In this way, even though we transmitted the real number in infinite precision, it doesn't give infinite data since the least significant bits are fully random and carry no information. As the precision approaches infinity, the way we quantize the transmitted number does not matter as well, so by quantizing it to range $dx$ and $dy$, it suffices to compute the bandwidth via integration using the same formula as the discrete case:

$$ p(x,\sigma)=\frac{1}{\sqrt{2\pi}\sigma}e^{-\frac{x^2}{2\sigma^2}}\\ \\ \begin{aligned} C&=H(x)+H(y)-H(x,y) \\&=\int_{-\infty}^{\infty}\int_{-\infty}^{\infty}p(x,1)p(y,1+\sigma)[\log p(x,1)+\log p(y,1+\sigma)-\log(p(x,1)p(y-x,\sigma)] \mathrm{d}y\mathrm{d}x \\&=\int_{-\infty}^{\infty}\int_{-\infty}^{\infty}p(x,1)p(y,1+\sigma)\log\frac{p(y,1+\sigma)}{ p(y-x,\sigma)} \mathrm{d}y\mathrm{d}x \\&=\frac{1}{\sigma}-\frac{1}{2}\log(1+\frac{1}{\sigma}) \end{aligned} $$

Given noise variance $\sigma=1/64$, the bandwidth turns out to be nearly $64$ natural units per real number. This is surprising to me, as $\sigma=1/64$ implies roughly 6 bits of precision and means $y$ can be approximated really well with things like fp16, so I expected that the entropy per transmitted number should be proportional to the logarithm of $\sigma$.

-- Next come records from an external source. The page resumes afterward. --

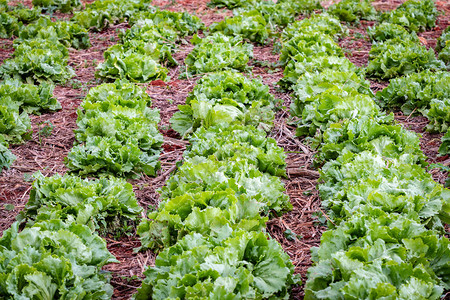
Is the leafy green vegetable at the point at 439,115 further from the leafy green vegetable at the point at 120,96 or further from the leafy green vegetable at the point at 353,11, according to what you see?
the leafy green vegetable at the point at 353,11

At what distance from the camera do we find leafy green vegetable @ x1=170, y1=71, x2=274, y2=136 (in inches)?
213

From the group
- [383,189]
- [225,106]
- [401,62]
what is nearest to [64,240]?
[383,189]

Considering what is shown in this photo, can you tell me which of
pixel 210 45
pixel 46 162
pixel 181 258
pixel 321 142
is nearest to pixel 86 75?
pixel 210 45

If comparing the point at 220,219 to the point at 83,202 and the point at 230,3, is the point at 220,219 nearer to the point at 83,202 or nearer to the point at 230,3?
the point at 83,202

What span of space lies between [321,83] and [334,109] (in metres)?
0.88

Did I make a mistake in my calculation, or is there anything that I had missed?

1

There are 1 best solutions below

1
On BEST ANSWER

Two things seem to be incorrect:

  1. You say $\sigma$ is the variance, but then the probability function should be $p(x,\sigma)=\frac{1}{2\pi\sigma} \ e^{-x^2/(2\sigma)}$, which is not what you have. It is more usual to call $\sigma^2$ the variance, but then your variance for $y$ should have been $1+\sigma^2$, either way it's not correct.

  2. In the integral you cannot combine all three terms $H(x), H(y)$ and $H(x,y)$ with shared factor $p(y,1+\sigma)$, because $H(x,y)$ does not have that factor, it has instead $p(y-x,\sigma)$.

If - to avoid confusion - we call the variance $\nu$ and also add the missing minus sign in front, we get: $$p(x,\nu)=\frac{1}{2\pi\nu} \ e^{-x^2/(2\nu)}$$ $$H(x)=-\int_{-\infty}^{\infty} \ p(x,1) \log p(x,1) \ dx $$ $$H(y)=-\int_{-\infty}^{\infty} \ p(y,1+\nu) \log p(y,1+\nu)\ dy$$

$$H(x,y)=-\int_{-\infty}^{\infty}\int_{-\infty}^{\infty} \ p(x,1)\ p(y-x,\nu) \log(\ p(x,1)\ p(y-x,\nu)\ ) \ dx\ dy$$ and the total channel capacity $H(x) + H(y) - H(x,y)$ becomes, when simplified: $$C= \int_{-\infty}^{\infty}\int_{-\infty}^{\infty} \ p(x,1)\ {\large\{} -p(y,1+\nu) \ \log (\ p(x,1) \ p(y,1+\nu)\ )\ + $$ $$ \ \ \ \ \ \ \ \ \ \ \ \ \ \ \ \ \ \ \ \ \ \ \ +\ p(y-x,\nu) \log(\ p(x,1)\ p(y-x,\nu)\ ) {\large\}} \ dx\ dy $$ which evaluates nicely to: $$ C = \frac{\small 1}{\small 2} \log(1+1/\nu) = \frac{\small 1}{\small 2} \log(1+1/\sigma^2) $$ For $\sigma=1/64$ that gives $C=4.16$ nats, which is about 6 bits.

PS: I don't really see an advantage in combining the three terms; the three seperate integrals for $H(x), H(y)$ and $H(x,y)$ are all convergent by themselves and are more clear to read!